• [Record extracts]:

____

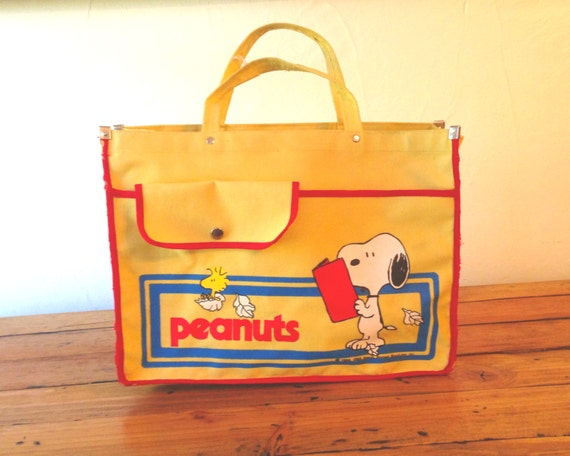 70s Snoopy Peanuts Yellow School Bag tote
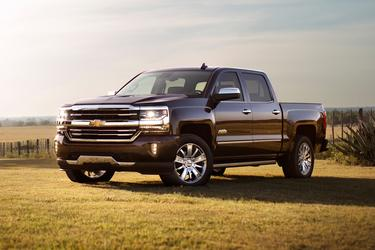 2017 Chevrolet Silverado 1500 LTZ Pickup North Charleston SC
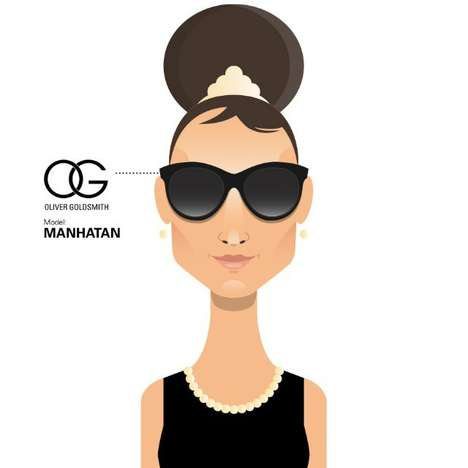 Illustrated Iconic Sunglasses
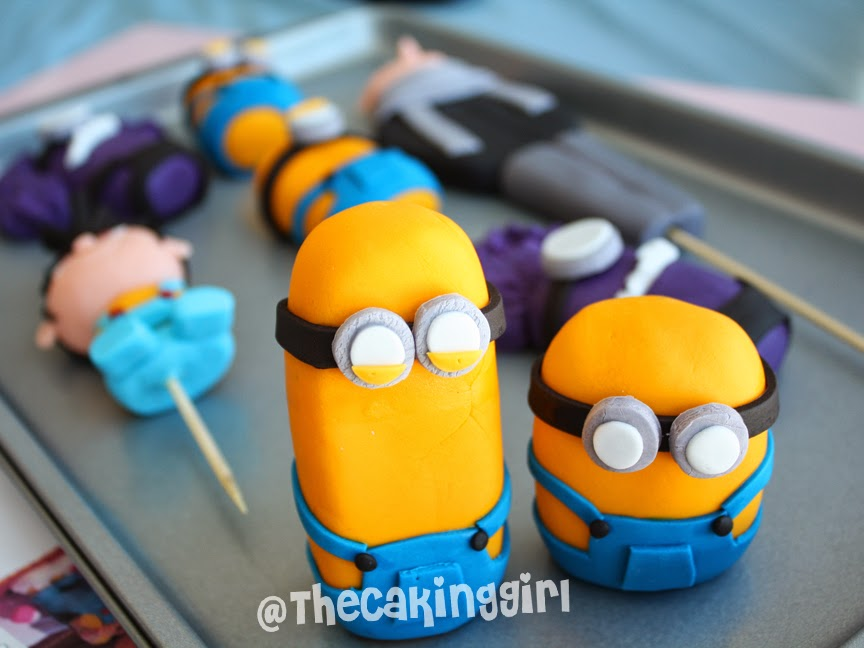 how to make despicable me minions tutorial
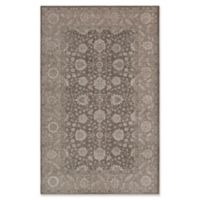Surya Diavonna 5-Foot x 8-Foot Area Rug in Taupe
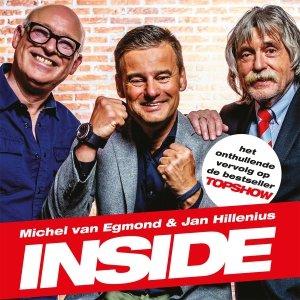 Audio download: Inside - Michel van Egmond & Jan Hillenius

____

• [Task to complete]:
Please give back every line above exactly as it stands, without pictures.

• [Worked solution]:
 70s Snoopy Peanuts Yellow School Bag tote
 2017 Chevrolet Silverado 1500 LTZ Pickup North Charleston SC
 Illustrated Iconic Sunglasses
 how to make despicable me minions tutorial
Surya Diavonna 5-Foot x 8-Foot Area Rug in Taupe
 Audio download: Inside - Michel van Egmond & Jan Hillenius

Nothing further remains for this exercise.